The only two Nigeria-United States games were one-sided American victories. But in the 1999 World Cup, a 7-1 win, and in a 3-1 victory at the 2000 Olympics, U.S. players were roughed up.
"I had cleat marks up and down my legs," defender Kate Sobrero recalled. "Mia (Hamm) had one right across her stomach.
"They are very aggressive, but they don't think they are fouling. They go and cleat you in the face and won't think it's a foul."
Nigeria coach Sam Okpodu says there is no malevolence involved in those tactics, but admits his players are "competitive."

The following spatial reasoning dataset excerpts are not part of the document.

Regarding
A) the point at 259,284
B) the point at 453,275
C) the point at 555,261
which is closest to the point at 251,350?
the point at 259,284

"I don't think you can succeed against teams like the U.S. if you are not aggressive," said the former N.C. State star. "We must play a competitive style, but there is no intention of hurting anyone."
U.S. coach April Heinrichs agrees. She contends the Nigerians simply believe they must contest every ball, and they sometimes get carried away in how they do so.
"They're not the most physical team, per se," Heinrichs said, noting Norway, Canada and China are more physical. "Nigeria has the quickest closing speed and sheer speed. They are on the verge of reckless at times, but I don't find what they are doing to be purposeful. ... We have some courageous players that won't back off. That's part of being a good team. If we want to win a World Cup, we have to adjust our game."
That means many quick, short passes so the Americans are not in precarious positions where they can be fouled. It also could mean more possession time for forward Abby Wambach, a former Florida standout, and midfielder Shannon Boxx, two of the more powerful U.S. players.
Nigeria had 22 fouls in its 3-0 loss to North Korea on Sunday.
A victory will just about clinch a spot in the quarterfinals for the United States. If Sweden beats or ties North Korea in the opener, a U.S. win would advance the defending champs.
The Americans have had one major injury, Brandi Chastain's broken foot. Cat Reddick is expected to start for Chastain, though she likely will play at outside defense and Sobrero would move inside. Sobrero hopes she does not have any run-ins with Patience Avre, the top Nigerian forward.
"My favorite Nigeria story is when Patience Avre took out Joy (Fawcett) in the 2000 Olympics," Sobrero said of the U.S. co-captain who is a mother of three. "She drilled her, and Joy is lying on the ground, and she asks her: "How's your babies?'
"Joy is like, "Are you serious?'
"But that's just the way they play. They think nothing of it."